Wednesday, July 31, 2013

No Easy Way to Ensure Farm Income, 1956

From the July, 1956 issue of Extension Farm-News

Many farmers feel it’s good planning to diversify their farms and have several products to sell, on the theory that when the price of one product is down, another product will balance the farm income.

This reasoning is not necessarily sound, according to D.G. Harwood Jr., Extension farm management and marketing specialist.

He cites a recent study conducted by the University of West Virginia which showed that in seven out of 10 years of the study the price of 80 per cent of the products studied moved in the same direction. A number of different products on a farm is not insurance when farm prices go down—most prices move in the same direction in any one year.

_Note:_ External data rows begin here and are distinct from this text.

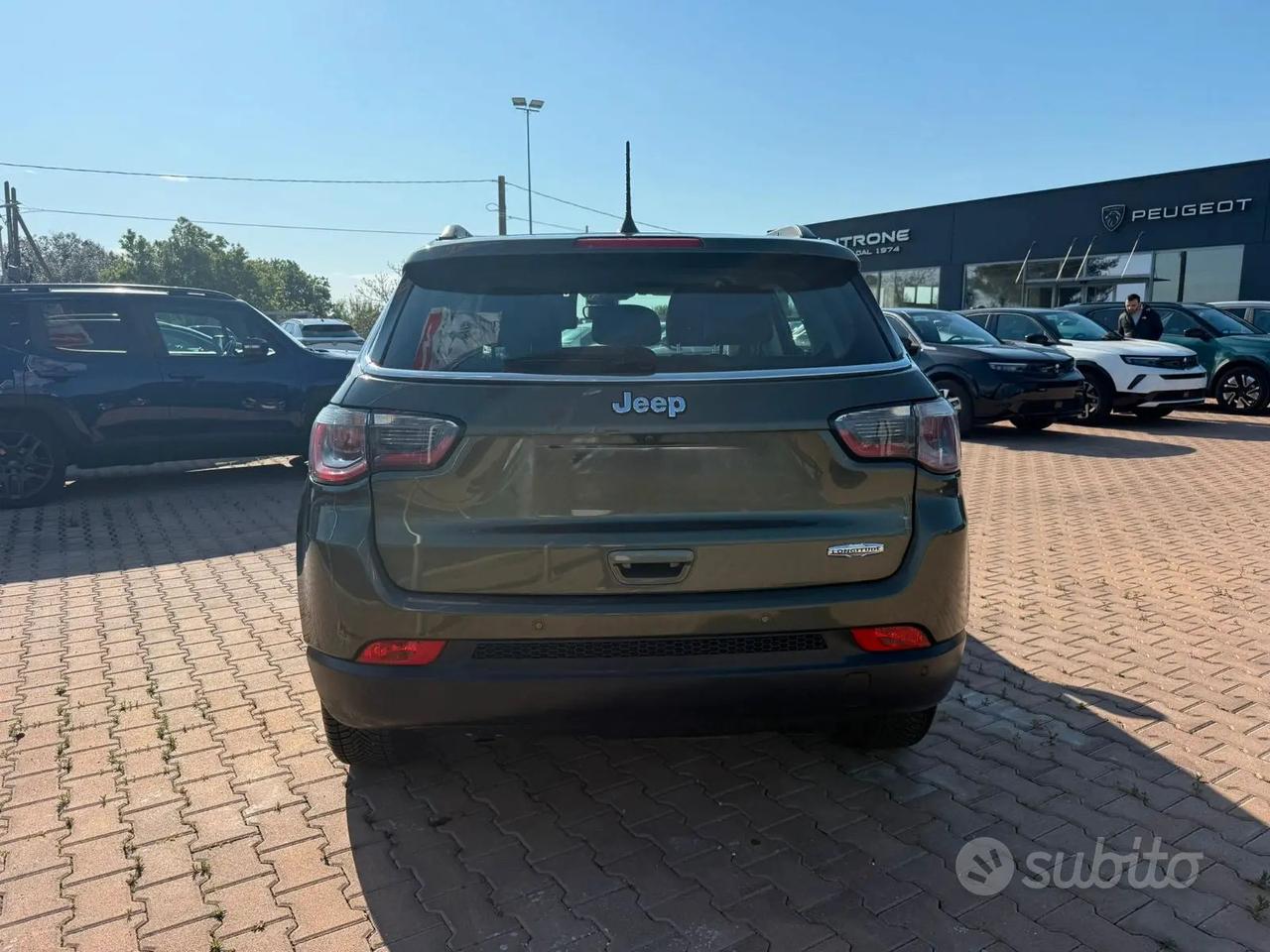 Jeep Compass 1.6 mjt Longitude 120cv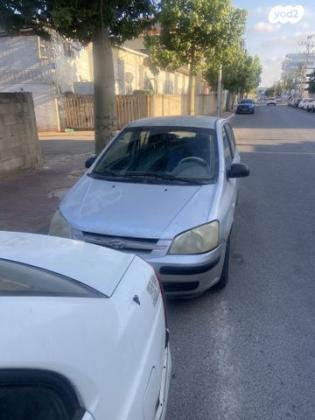 יונדאי גטס GLF אוט' 1.3 (82 כ''ס) בנזין 2006 למכירה בנתניה
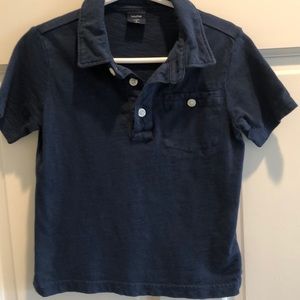 Gap navy blue polo 2T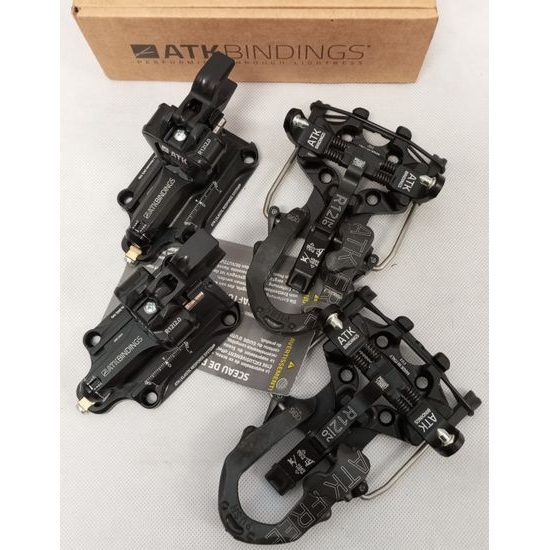 Bazar Vázání ATK Raider 12 2.0 ( brzdy 86 mm, front) černé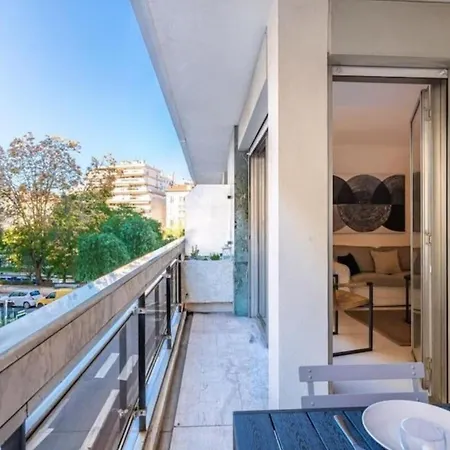 Appartement Rossini - And Cosy With Ac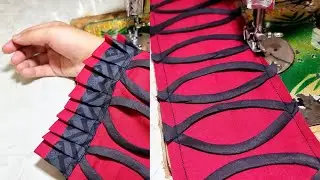 2021 Latest Stylish beautiful trendy Sleeves Design  cutting Stitching ✂️ ( Tutorial) DIY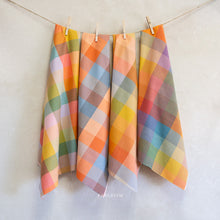 Load image into Gallery viewer, Rainbow Plaid fabric from Lumiere Collection by Fableism Supply Co. Available at globalfibershop.com.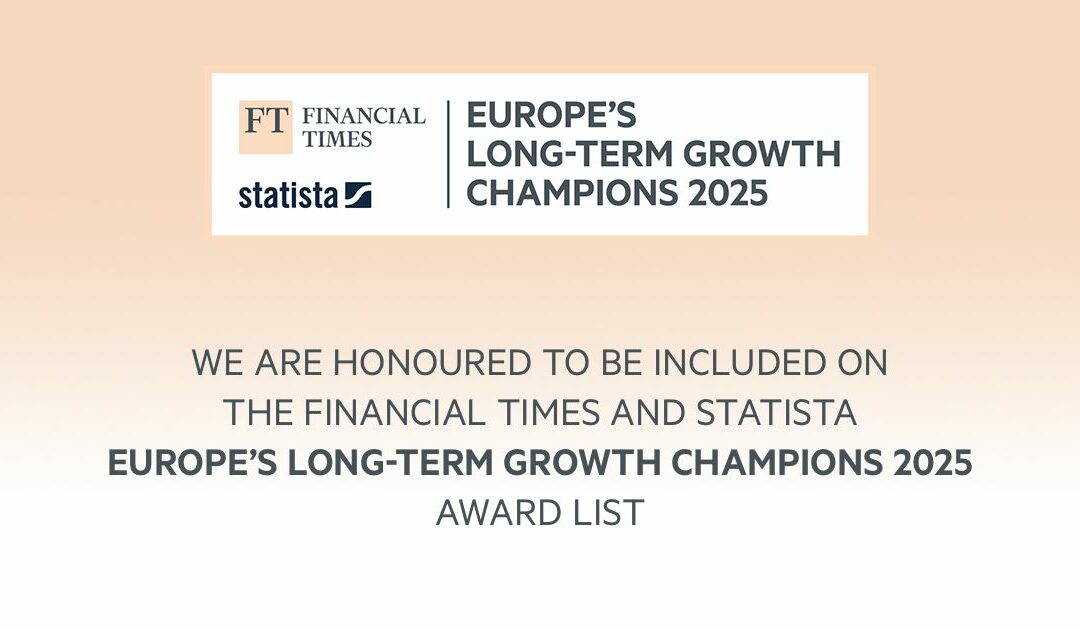 Seenovate parmi les Champions de la Croissance à Long Terme en Europe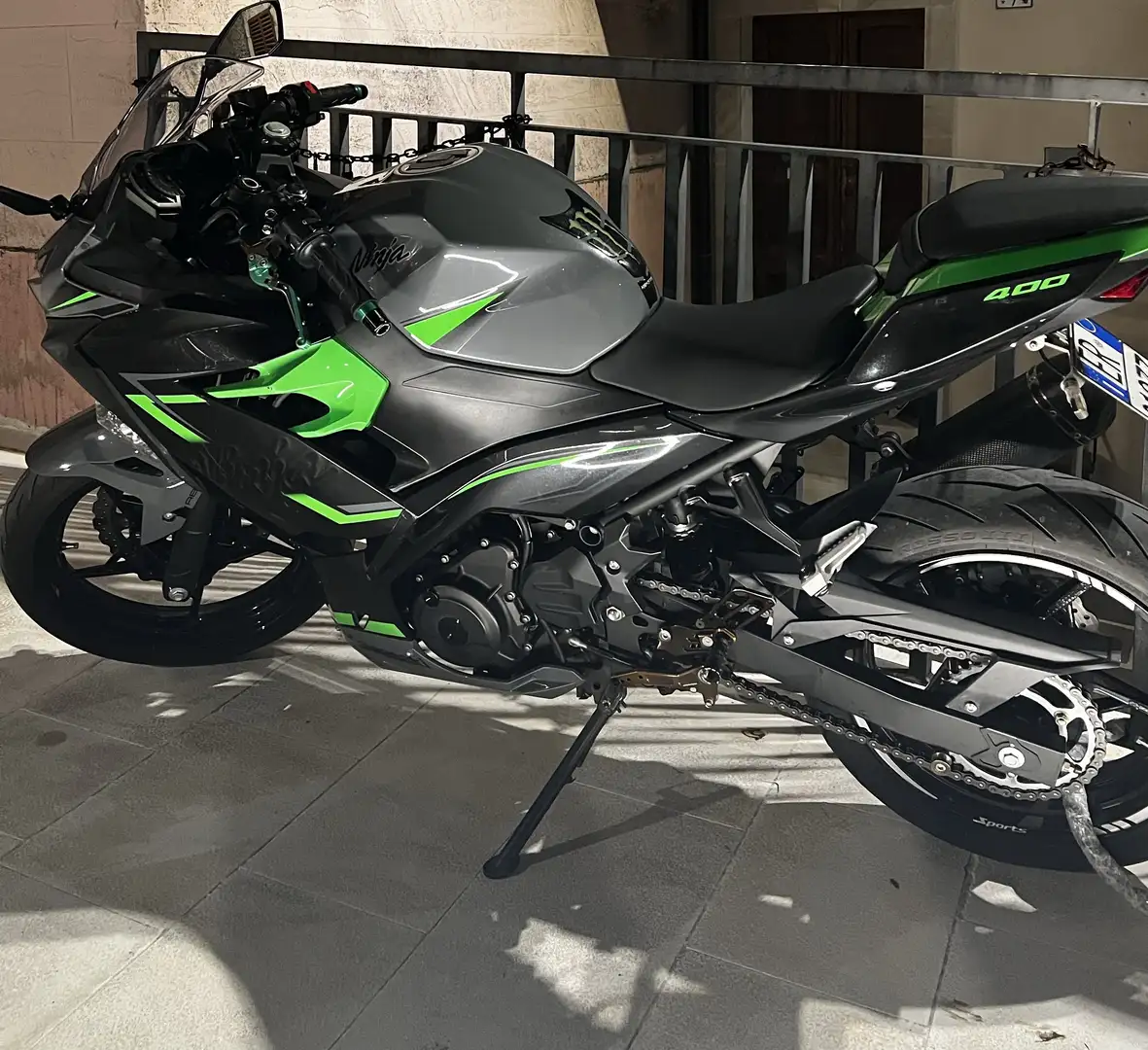 Kawasaki Ninja 400 Solo realmente interessati. Schwarz - 2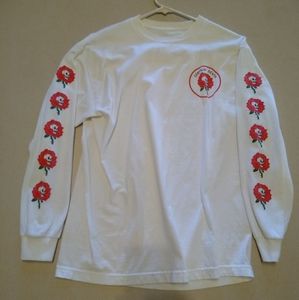 Crawling Death Rose Tee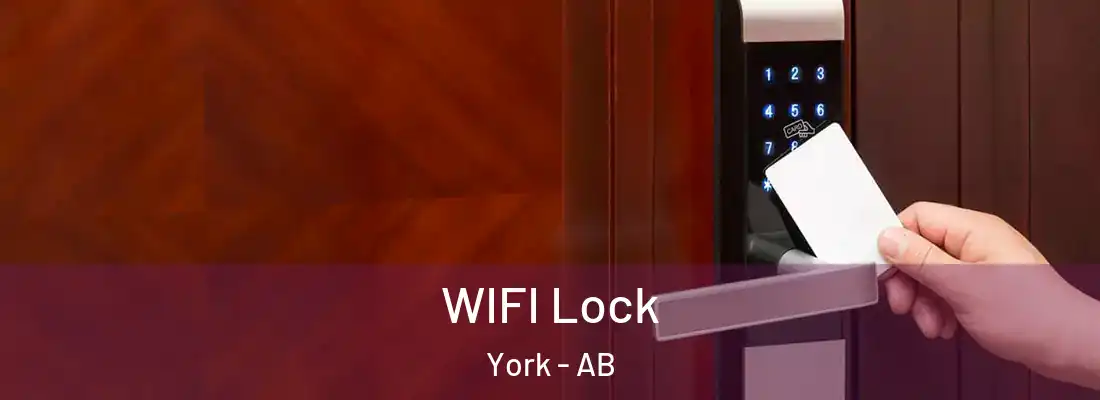  WIFI Lock York - AB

Harwood says, “There is no magic formula of changes to make when prices go down. Farmers should strive to maintain profit by cutting costs. In planning the farm operation, a farmer should try to discover when products he can produce most profitably, and concentrate on those few enterprises.”

It is better to specialize along one or two lines rather than to grow a little of everything, Harwood concludes.
Tar Heel farmers trying to increase their incomes may find that renting or buying additional farm land may not be the answer either.


Harwood says that results of a recent study in the Piedmont area shows that on low income farms, family income could be increased only $3.60 by adding another acre of land.